* Task objective: Each entry below is to be extracted exactly.
*** Dataset records ***
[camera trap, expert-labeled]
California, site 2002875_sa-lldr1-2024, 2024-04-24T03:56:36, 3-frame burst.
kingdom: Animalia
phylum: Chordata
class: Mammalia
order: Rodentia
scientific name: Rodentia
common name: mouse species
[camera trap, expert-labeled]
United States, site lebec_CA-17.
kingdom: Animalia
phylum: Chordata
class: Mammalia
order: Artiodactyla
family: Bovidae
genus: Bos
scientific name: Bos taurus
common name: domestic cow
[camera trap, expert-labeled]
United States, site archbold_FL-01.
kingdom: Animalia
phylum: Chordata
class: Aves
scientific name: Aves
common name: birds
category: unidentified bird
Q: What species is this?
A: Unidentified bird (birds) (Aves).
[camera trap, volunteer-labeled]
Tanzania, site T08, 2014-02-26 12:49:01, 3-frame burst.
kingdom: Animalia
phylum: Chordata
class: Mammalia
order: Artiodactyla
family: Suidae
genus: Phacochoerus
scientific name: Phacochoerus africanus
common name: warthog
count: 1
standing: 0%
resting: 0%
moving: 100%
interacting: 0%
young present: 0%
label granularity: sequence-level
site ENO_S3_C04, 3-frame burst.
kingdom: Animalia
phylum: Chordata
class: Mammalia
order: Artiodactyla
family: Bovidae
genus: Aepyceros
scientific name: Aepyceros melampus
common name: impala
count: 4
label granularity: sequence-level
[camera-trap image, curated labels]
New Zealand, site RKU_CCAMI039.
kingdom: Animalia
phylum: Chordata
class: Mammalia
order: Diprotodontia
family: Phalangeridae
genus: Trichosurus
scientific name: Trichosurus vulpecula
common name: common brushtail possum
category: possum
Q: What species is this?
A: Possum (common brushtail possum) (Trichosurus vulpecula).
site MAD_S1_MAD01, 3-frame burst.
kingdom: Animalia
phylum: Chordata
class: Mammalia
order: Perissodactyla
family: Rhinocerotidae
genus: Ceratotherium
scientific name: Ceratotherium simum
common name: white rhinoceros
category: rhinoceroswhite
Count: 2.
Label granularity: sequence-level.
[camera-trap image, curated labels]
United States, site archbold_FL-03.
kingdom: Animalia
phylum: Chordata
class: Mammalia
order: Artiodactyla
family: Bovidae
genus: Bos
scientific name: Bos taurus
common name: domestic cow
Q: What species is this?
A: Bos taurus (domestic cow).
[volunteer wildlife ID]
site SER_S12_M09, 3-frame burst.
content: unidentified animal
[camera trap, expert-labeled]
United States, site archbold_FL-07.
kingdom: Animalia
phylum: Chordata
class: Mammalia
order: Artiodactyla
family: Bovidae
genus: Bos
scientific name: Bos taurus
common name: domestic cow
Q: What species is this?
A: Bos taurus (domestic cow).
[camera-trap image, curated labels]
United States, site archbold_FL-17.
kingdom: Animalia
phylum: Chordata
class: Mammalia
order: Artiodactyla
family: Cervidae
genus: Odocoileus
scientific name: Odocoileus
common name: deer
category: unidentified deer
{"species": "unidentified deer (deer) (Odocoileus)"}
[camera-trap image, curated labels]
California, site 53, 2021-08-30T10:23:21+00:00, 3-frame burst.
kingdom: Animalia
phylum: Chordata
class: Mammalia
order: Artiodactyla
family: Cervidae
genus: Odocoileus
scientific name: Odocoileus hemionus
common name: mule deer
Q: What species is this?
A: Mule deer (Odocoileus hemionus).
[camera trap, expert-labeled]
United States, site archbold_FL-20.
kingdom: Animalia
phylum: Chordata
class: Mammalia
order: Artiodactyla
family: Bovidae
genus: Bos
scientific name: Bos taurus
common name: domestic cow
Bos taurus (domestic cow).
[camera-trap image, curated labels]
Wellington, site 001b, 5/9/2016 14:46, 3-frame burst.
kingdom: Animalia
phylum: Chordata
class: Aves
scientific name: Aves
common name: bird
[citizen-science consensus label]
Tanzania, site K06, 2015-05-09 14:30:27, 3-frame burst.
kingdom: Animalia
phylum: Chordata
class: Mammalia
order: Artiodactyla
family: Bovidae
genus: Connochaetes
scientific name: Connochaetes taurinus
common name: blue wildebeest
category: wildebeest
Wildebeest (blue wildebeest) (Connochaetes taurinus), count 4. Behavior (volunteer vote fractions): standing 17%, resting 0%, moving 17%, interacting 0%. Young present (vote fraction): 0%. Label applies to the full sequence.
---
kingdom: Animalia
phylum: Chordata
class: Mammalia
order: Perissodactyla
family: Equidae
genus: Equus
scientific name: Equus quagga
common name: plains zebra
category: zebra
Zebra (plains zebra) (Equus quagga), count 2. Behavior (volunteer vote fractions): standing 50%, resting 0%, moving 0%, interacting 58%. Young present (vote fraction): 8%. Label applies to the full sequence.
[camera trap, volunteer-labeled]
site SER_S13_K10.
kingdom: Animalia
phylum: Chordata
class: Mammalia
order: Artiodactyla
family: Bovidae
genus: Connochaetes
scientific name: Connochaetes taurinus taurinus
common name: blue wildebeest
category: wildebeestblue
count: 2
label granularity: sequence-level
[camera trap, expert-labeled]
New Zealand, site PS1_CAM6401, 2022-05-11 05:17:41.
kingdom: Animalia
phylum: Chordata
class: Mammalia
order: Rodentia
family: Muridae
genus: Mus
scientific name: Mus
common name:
*** End of Dataset records ***
* Answer for this exercise:
[camera trap, expert-labeled]
California, site 2002875_sa-lldr1-2024, 2024-04-24T03:56:36, 3-frame burst.
kingdom: Animalia
phylum: Chordata
class: Mammalia
order: Rodentia
scientific name: Rodentia
common name: mouse species
[camera trap, expert-labeled]
United States, site lebec_CA-17.
kingdom: Animalia
phylum: Chordata
class: Mammalia
order: Artiodactyla
family: Bovidae
genus: Bos
scientific name: Bos taurus
common name: domestic cow
[camera trap, expert-labeled]
United States, site archbold_FL-01.
kingdom: Animalia
phylum: Chordata
class: Aves
scientific name: Aves
common name: birds
category: unidentified bird
Q: What species is this?
A: Unidentified bird (birds) (Aves).
[camera trap, volunteer-labeled]
Tanzania, site T08, 2014-02-26 12:49:01, 3-frame burst.
kingdom: Animalia
phylum: Chordata
class: Mammalia
order: Artiodactyla
family: Suidae
genus: Phacochoerus
scientific name: Phacochoerus africanus
common name: warthog
count: 1
standing: 0%
resting: 0%
moving: 100%
interacting: 0%
young present: 0%
label granularity: sequence-level
site ENO_S3_C04, 3-frame burst.
kingdom: Animalia
phylum: Chordata
class: Mammalia
order: Artiodactyla
family: Bovidae
genus: Aepyceros
scientific name: Aepyceros melampus
common name: impala
count: 4
label granularity: sequence-level
[camera-trap image, curated labels]
New Zealand, site RKU_CCAMI039.
kingdom: Animalia
phylum: Chordata
class: Mammalia
order: Diprotodontia
family: Phalangeridae
genus: Trichosurus
scientific name: Trichosurus vulpecula
common name: common brushtail possum
category: possum
Q: What species is this?
A: Possum (common brushtail possum) (Trichosurus vulpecula).
site MAD_S1_MAD01, 3-frame burst.
kingdom: Animalia
phylum: Chordata
class: Mammalia
order: Perissodactyla
family: Rhinocerotidae
genus: Ceratotherium
scientific name: Ceratotherium simum
common name: white rhinoceros
category: rhinoceroswhite
Count: 2.
Label granularity: sequence-level.
[camera-trap image, curated labels]
United States, site archbold_FL-03.
kingdom: Animalia
phylum: Chordata
class: Mammalia
order: Artiodactyla
family: Bovidae
genus: Bos
scientific name: Bos taurus
common name: domestic cow
Q: What species is this?
A: Bos taurus (domestic cow).
[volunteer wildlife ID]
site SER_S12_M09, 3-frame burst.
content: unidentified animal
[camera trap, expert-labeled]
United States, site archbold_FL-07.
kingdom: Animalia
phylum: Chordata
class: Mammalia
order: Artiodactyla
family: Bovidae
genus: Bos
scientific name: Bos taurus
common name: domestic cow
Q: What species is this?
A: Bos taurus (domestic cow).
[camera-trap image, curated labels]
United States, site archbold_FL-17.
kingdom: Animalia
phylum: Chordata
class: Mammalia
order: Artiodactyla
family: Cervidae
genus: Odocoileus
scientific name: Odocoileus
common name: deer
category: unidentified deer
{"species": "unidentified deer (deer) (Odocoileus)"}
[camera-trap image, curated labels]
California, site 53, 2021-08-30T10:23:21+00:00, 3-frame burst.
kingdom: Animalia
phylum: Chordata
class: Mammalia
order: Artiodactyla
family: Cervidae
genus: Odocoileus
scientific name: Odocoileus hemionus
common name: mule deer
Q: What species is this?
A: Mule deer (Odocoileus hemionus).
[camera trap, expert-labeled]
United States, site archbold_FL-20.
kingdom: Animalia
phylum: Chordata
class: Mammalia
order: Artiodactyla
family: Bovidae
genus: Bos
scientific name: Bos taurus
common name: domestic cow
Bos taurus (domestic cow).
[camera-trap image, curated labels]
Wellington, site 001b, 5/9/2016 14:46, 3-frame burst.
kingdom: Animalia
phylum: Chordata
class: Aves
scientific name: Aves
common name: bird
[citizen-science consensus label]
Tanzania, site K06, 2015-05-09 14:30:27, 3-frame burst.
kingdom: Animalia
phylum: Chordata
class: Mammalia
order: Artiodactyla
family: Bovidae
genus: Connochaetes
scientific name: Connochaetes taurinus
common name: blue wildebeest
category: wildebeest
Wildebeest (blue wildebeest) (Connochaetes taurinus), count 4. Behavior (volunteer vote fractions): standing 17%, resting 0%, moving 17%, interacting 0%. Young present (vote fraction): 0%. Label applies to the full sequence.
---
kingdom: Animalia
phylum: Chordata
class: Mammalia
order: Perissodactyla
family: Equidae
genus: Equus
scientific name: Equus quagga
common name: plains zebra
category: zebra
Zebra (plains zebra) (Equus quagga), count 2. Behavior (volunteer vote fractions): standing 50%, resting 0%, moving 0%, interacting 58%. Young present (vote fraction): 8%. Label applies to the full sequence.
[camera trap, volunteer-labeled]
site SER_S13_K10.
kingdom: Animalia
phylum: Chordata
class: Mammalia
order: Artiodactyla
family: Bovidae
genus: Connochaetes
scientific name: Connochaetes taurinus taurinus
common name: blue wildebeest
category: wildebeestblue
count: 2
label granularity: sequence-level
[camera trap, expert-labeled]
New Zealand, site PS1_CAM6401, 2022-05-11 05:17:41.
kingdom: Animalia
phylum: Chordata
class: Mammalia
order: Rodentia
family: Muridae
genus: Mus
scientific name: Mus
common name:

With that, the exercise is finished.